Write out, word for word and with no pictures, each line below from the one containing "Pierden su casa" through the one containing "3780 Marie Claire", both included, and no other line.

==== Available data

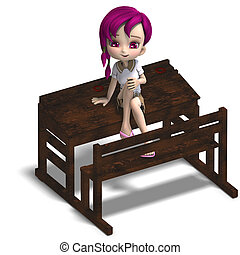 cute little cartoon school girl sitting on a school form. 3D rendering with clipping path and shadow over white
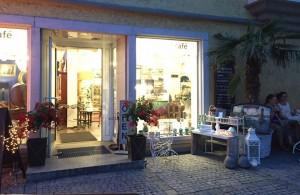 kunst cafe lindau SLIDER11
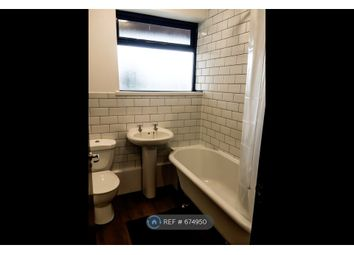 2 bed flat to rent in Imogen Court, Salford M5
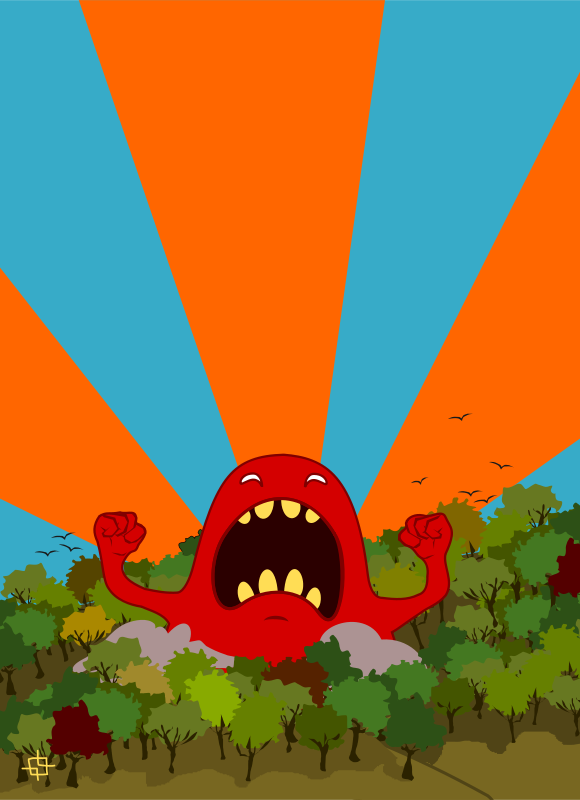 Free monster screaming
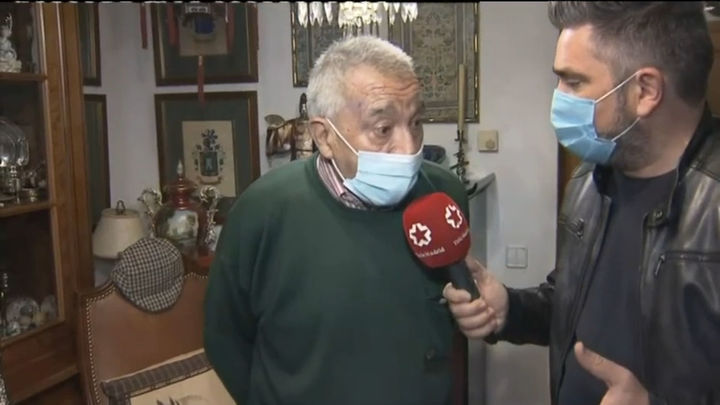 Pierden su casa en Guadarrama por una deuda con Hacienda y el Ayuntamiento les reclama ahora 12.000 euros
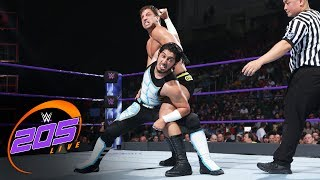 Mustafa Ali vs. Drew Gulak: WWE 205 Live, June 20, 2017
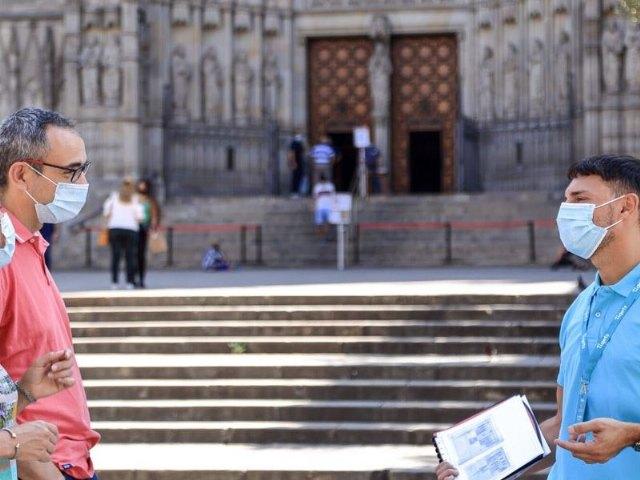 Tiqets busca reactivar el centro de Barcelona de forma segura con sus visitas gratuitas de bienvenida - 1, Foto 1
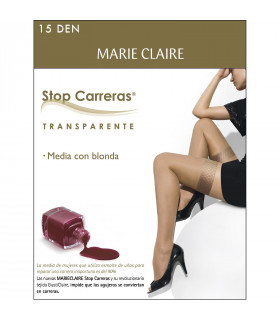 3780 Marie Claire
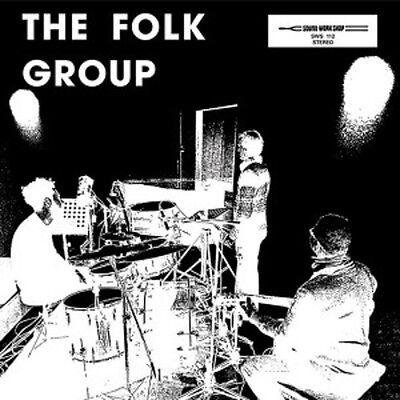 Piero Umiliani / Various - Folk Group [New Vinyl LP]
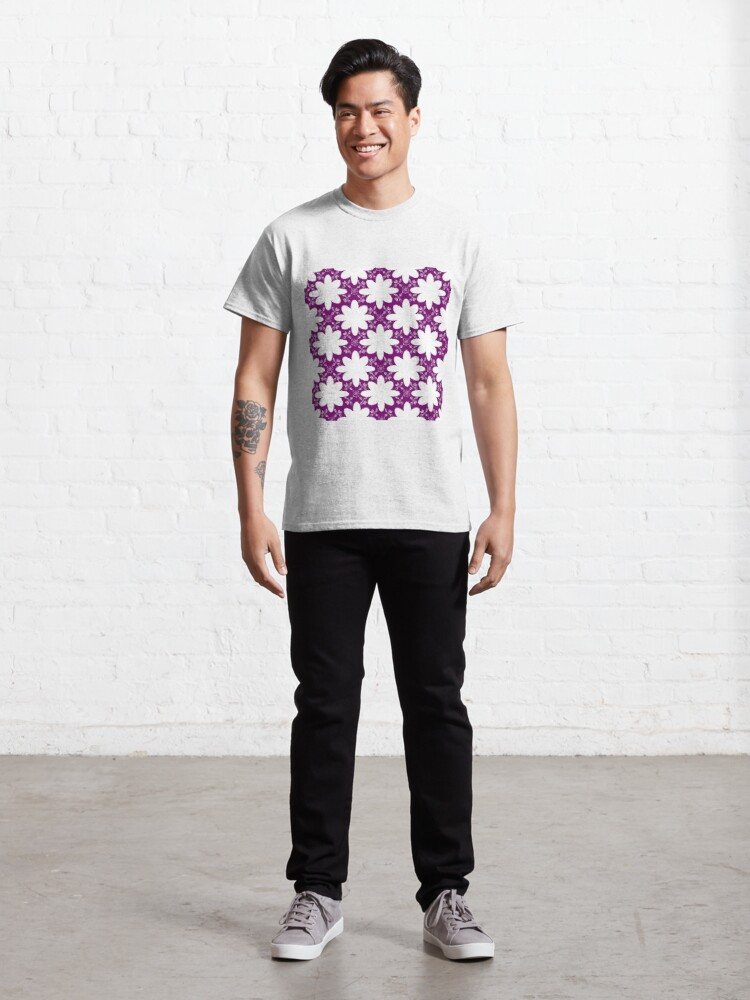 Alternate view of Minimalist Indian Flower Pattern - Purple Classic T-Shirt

========

**Result for this task:**
 Pierden su casa en Guadarrama por una deuda con Hacienda y el Ayuntamiento les reclama ahora 12.000 euros
 Mustafa Ali vs. Drew Gulak: WWE 205 Live, June 20, 2017
 Tiqets busca reactivar el centro de Barcelona de forma segura con sus visitas gratuitas de bienvenida - 1, Foto 1
 3780 Marie Claire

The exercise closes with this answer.